_Activity_: Rewrite the entries below, changing "vertical axis" to "y-axis" everywhere and leaving everything else the same. Leave the pictures out of your answer.

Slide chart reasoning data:
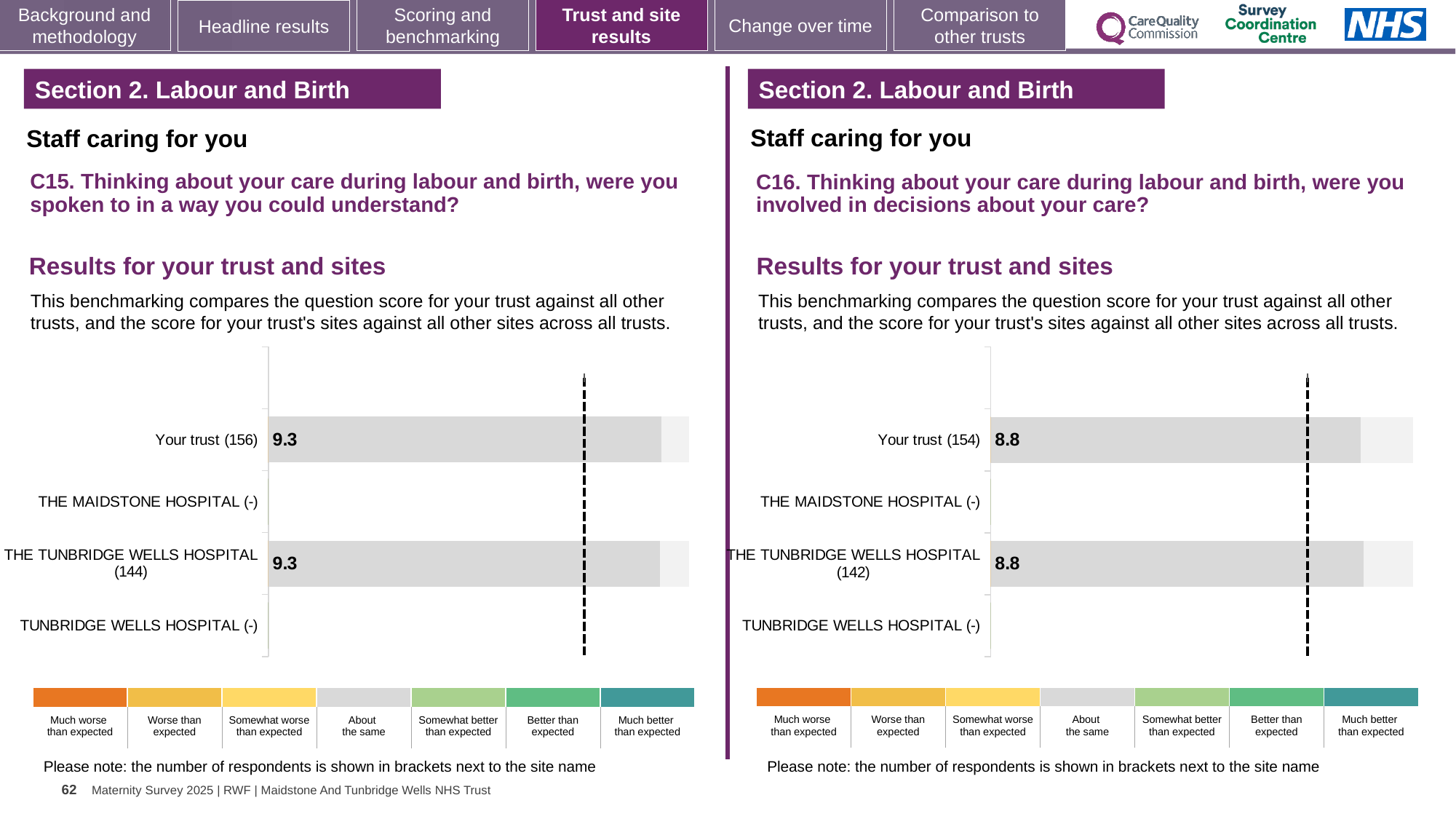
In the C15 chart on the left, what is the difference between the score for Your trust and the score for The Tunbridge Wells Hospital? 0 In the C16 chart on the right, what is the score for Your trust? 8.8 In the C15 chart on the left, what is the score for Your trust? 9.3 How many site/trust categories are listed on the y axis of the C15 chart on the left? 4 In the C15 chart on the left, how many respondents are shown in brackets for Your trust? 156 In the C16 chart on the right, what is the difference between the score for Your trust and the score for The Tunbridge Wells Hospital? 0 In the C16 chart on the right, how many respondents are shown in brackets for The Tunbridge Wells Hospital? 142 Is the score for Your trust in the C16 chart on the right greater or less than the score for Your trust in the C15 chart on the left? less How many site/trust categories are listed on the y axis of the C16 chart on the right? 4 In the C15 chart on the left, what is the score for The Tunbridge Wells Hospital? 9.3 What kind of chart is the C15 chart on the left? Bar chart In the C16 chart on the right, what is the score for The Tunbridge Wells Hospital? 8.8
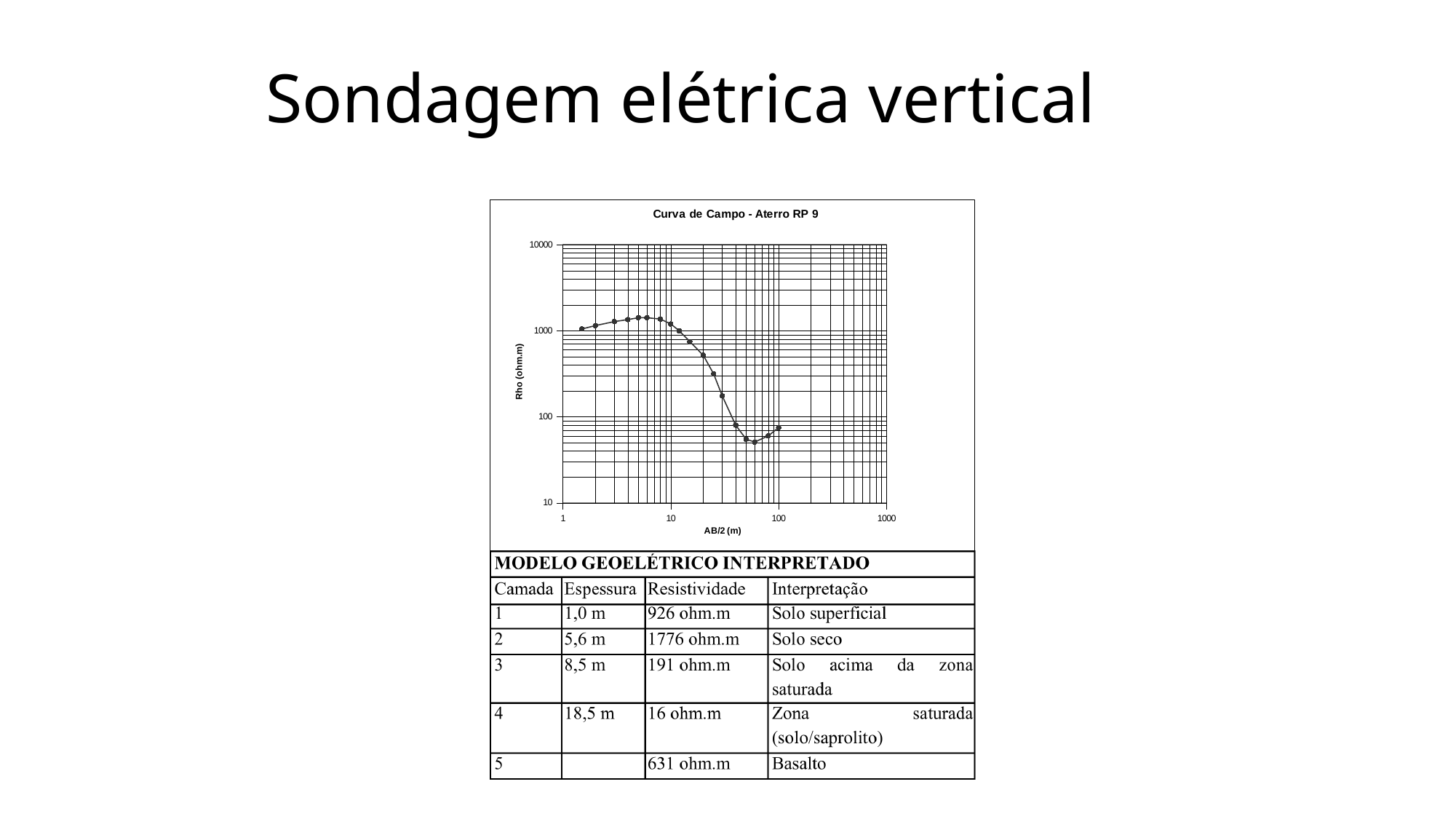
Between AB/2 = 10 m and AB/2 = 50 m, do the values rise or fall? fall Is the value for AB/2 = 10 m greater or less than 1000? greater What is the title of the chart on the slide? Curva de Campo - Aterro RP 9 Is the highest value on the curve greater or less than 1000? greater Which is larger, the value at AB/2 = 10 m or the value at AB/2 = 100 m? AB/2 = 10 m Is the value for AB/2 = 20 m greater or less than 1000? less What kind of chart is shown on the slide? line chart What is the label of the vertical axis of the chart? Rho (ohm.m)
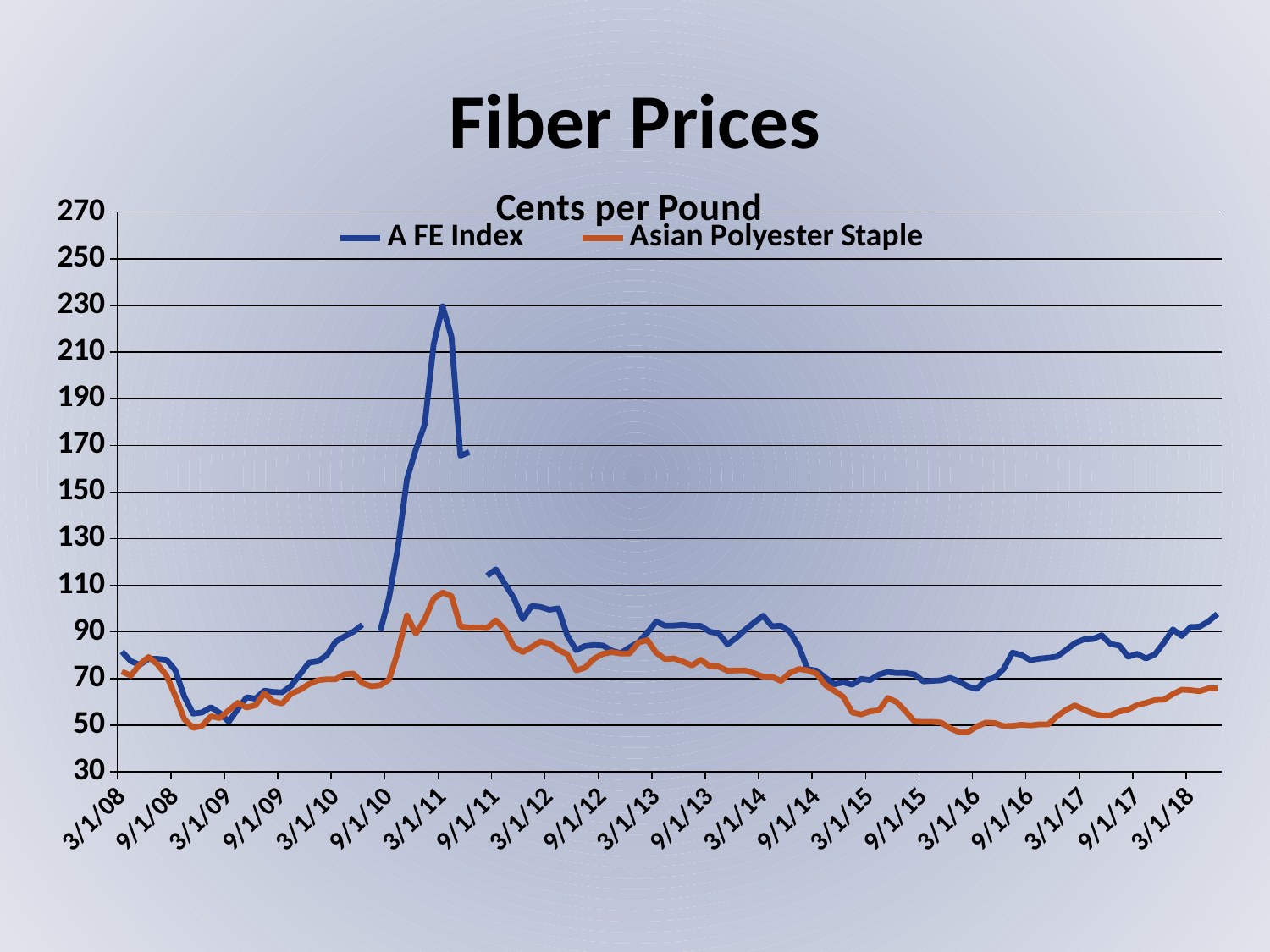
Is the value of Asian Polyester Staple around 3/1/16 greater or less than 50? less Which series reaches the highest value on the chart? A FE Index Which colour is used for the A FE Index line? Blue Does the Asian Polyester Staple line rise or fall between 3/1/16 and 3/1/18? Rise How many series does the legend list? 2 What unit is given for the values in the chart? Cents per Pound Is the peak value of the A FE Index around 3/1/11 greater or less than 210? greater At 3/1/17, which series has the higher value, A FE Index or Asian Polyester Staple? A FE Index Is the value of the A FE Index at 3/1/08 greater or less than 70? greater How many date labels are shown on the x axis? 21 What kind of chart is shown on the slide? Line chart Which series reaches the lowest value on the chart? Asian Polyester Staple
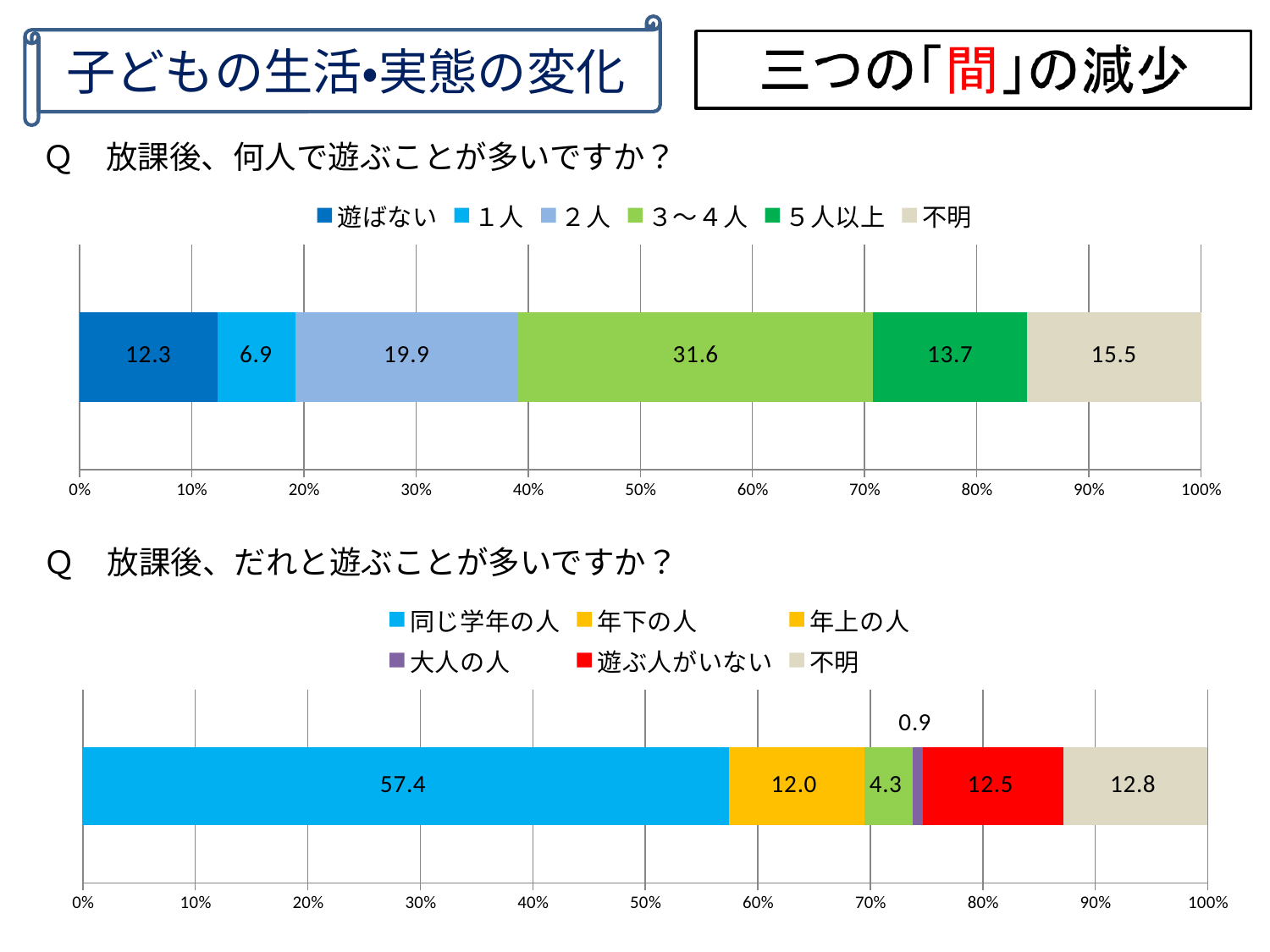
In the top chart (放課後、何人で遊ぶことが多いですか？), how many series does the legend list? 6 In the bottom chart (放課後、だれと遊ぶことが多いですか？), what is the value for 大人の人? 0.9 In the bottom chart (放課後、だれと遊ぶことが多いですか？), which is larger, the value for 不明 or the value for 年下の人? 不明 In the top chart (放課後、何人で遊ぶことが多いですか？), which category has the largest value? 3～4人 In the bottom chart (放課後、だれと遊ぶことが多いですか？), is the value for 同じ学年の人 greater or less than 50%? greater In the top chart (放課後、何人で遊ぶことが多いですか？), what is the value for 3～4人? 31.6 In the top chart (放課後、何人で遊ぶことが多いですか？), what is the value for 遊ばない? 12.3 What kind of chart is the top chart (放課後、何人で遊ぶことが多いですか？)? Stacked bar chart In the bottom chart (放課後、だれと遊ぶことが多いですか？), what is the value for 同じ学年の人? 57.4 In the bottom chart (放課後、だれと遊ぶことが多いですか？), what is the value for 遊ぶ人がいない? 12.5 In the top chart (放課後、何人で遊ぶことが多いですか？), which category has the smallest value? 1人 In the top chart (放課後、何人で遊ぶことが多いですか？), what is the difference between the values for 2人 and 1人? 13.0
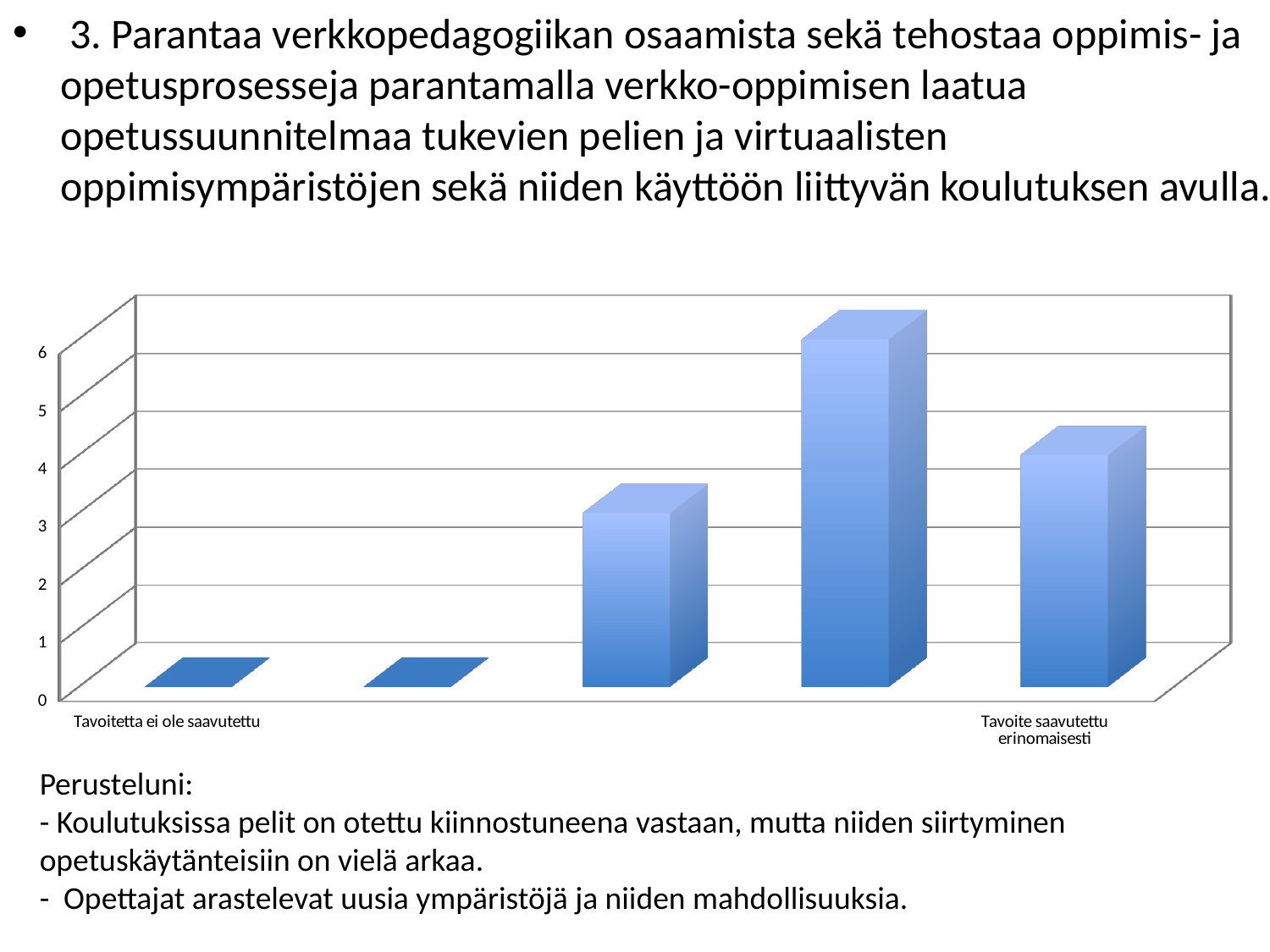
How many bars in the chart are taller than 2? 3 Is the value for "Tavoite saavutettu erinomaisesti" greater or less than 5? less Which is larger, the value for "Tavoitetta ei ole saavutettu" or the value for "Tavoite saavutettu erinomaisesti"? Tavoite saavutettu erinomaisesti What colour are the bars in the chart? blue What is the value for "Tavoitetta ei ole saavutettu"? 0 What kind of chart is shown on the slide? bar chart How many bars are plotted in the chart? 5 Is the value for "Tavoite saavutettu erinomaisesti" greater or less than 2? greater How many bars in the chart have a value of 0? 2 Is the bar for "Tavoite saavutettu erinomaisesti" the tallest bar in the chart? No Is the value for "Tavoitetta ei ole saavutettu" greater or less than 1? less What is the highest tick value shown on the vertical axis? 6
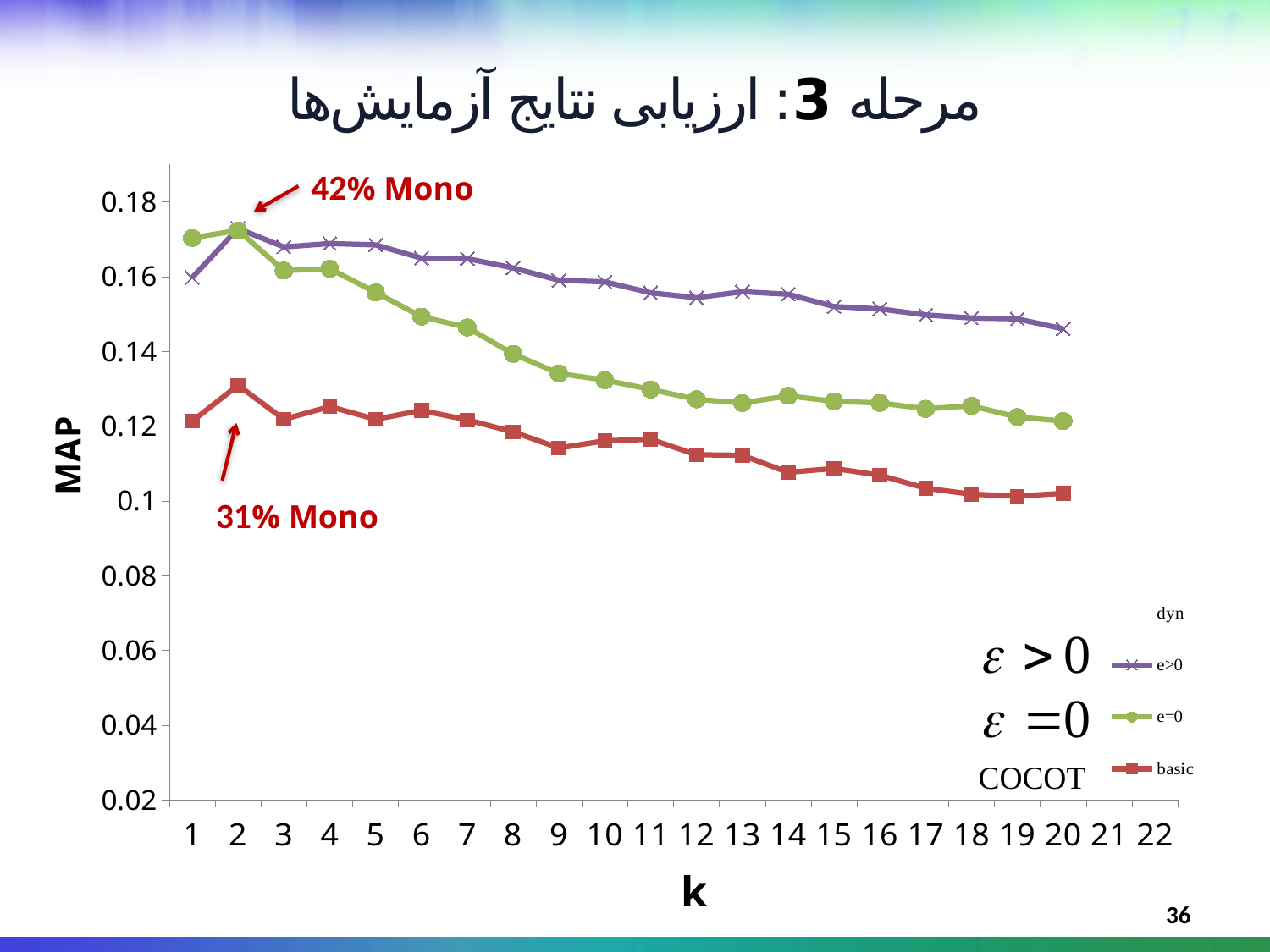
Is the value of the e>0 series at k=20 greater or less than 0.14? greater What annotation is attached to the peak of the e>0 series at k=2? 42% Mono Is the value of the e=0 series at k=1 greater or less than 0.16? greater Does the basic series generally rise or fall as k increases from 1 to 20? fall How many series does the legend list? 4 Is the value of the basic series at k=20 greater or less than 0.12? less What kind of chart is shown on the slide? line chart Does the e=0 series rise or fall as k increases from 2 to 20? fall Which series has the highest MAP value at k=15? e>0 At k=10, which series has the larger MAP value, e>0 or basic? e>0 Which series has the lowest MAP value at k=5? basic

_Solution_:
In the C15 chart on the left, what is the difference between the score for Your trust and the score for The Tunbridge Wells Hospital? 0 In the C16 chart on the right, what is the score for Your trust? 8.8 In the C15 chart on the left, what is the score for Your trust? 9.3 How many site/trust categories are listed on the y axis of the C15 chart on the left? 4 In the C15 chart on the left, how many respondents are shown in brackets for Your trust? 156 In the C16 chart on the right, what is the difference between the score for Your trust and the score for The Tunbridge Wells Hospital? 0 In the C16 chart on the right, how many respondents are shown in brackets for The Tunbridge Wells Hospital? 142 Is the score for Your trust in the C16 chart on the right greater or less than the score for Your trust in the C15 chart on the left? less How many site/trust categories are listed on the y axis of the C16 chart on the right? 4 In the C15 chart on the left, what is the score for The Tunbridge Wells Hospital? 9.3 What kind of chart is the C15 chart on the left? Bar chart In the C16 chart on the right, what is the score for The Tunbridge Wells Hospital? 8.8
Between AB/2 = 10 m and AB/2 = 50 m, do the values rise or fall? fall Is the value for AB/2 = 10 m greater or less than 1000? greater What is the title of the chart on the slide? Curva de Campo - Aterro RP 9 Is the highest value on the curve greater or less than 1000? greater Which is larger, the value at AB/2 = 10 m or the value at AB/2 = 100 m? AB/2 = 10 m Is the value for AB/2 = 20 m greater or less than 1000? less What kind of chart is shown on the slide? line chart What is the label of the y-axis of the chart? Rho (ohm.m)
Is the value of Asian Polyester Staple around 3/1/16 greater or less than 50? less Which series reaches the highest value on the chart? A FE Index Which colour is used for the A FE Index line? Blue Does the Asian Polyester Staple line rise or fall between 3/1/16 and 3/1/18? Rise How many series does the legend list? 2 What unit is given for the values in the chart? Cents per Pound Is the peak value of the A FE Index around 3/1/11 greater or less than 210? greater At 3/1/17, which series has the higher value, A FE Index or Asian Polyester Staple? A FE Index Is the value of the A FE Index at 3/1/08 greater or less than 70? greater How many date labels are shown on the x axis? 21 What kind of chart is shown on the slide? Line chart Which series reaches the lowest value on the chart? Asian Polyester Staple
In the top chart (放課後、何人で遊ぶことが多いですか？), how many series does the legend list? 6 In the bottom chart (放課後、だれと遊ぶことが多いですか？), what is the value for 大人の人? 0.9 In the bottom chart (放課後、だれと遊ぶことが多いですか？), which is larger, the value for 不明 or the value for 年下の人? 不明 In the top chart (放課後、何人で遊ぶことが多いですか？), which category has the largest value? 3～4人 In the bottom chart (放課後、だれと遊ぶことが多いですか？), is the value for 同じ学年の人 greater or less than 50%? greater In the top chart (放課後、何人で遊ぶことが多いですか？), what is the value for 3～4人? 31.6 In the top chart (放課後、何人で遊ぶことが多いですか？), what is the value for 遊ばない? 12.3 What kind of chart is the top chart (放課後、何人で遊ぶことが多いですか？)? Stacked bar chart In the bottom chart (放課後、だれと遊ぶことが多いですか？), what is the value for 同じ学年の人? 57.4 In the bottom chart (放課後、だれと遊ぶことが多いですか？), what is the value for 遊ぶ人がいない? 12.5 In the top chart (放課後、何人で遊ぶことが多いですか？), which category has the smallest value? 1人 In the top chart (放課後、何人で遊ぶことが多いですか？), what is the difference between the values for 2人 and 1人? 13.0
How many bars in the chart are taller than 2? 3 Is the value for "Tavoite saavutettu erinomaisesti" greater or less than 5? less Which is larger, the value for "Tavoitetta ei ole saavutettu" or the value for "Tavoite saavutettu erinomaisesti"? Tavoite saavutettu erinomaisesti What colour are the bars in the chart? blue What is the value for "Tavoitetta ei ole saavutettu"? 0 What kind of chart is shown on the slide? bar chart How many bars are plotted in the chart? 5 Is the value for "Tavoite saavutettu erinomaisesti" greater or less than 2? greater How many bars in the chart have a value of 0? 2 Is the bar for "Tavoite saavutettu erinomaisesti" the tallest bar in the chart? No Is the value for "Tavoitetta ei ole saavutettu" greater or less than 1? less What is the highest tick value shown on the y-axis? 6
Is the value of the e>0 series at k=20 greater or less than 0.14? greater What annotation is attached to the peak of the e>0 series at k=2? 42% Mono Is the value of the e=0 series at k=1 greater or less than 0.16? greater Does the basic series generally rise or fall as k increases from 1 to 20? fall How many series does the legend list? 4 Is the value of the basic series at k=20 greater or less than 0.12? less What kind of chart is shown on the slide? line chart Does the e=0 series rise or fall as k increases from 2 to 20? fall Which series has the highest MAP value at k=15? e>0 At k=10, which series has the larger MAP value, e>0 or basic? e>0 Which series has the lowest MAP value at k=5? basic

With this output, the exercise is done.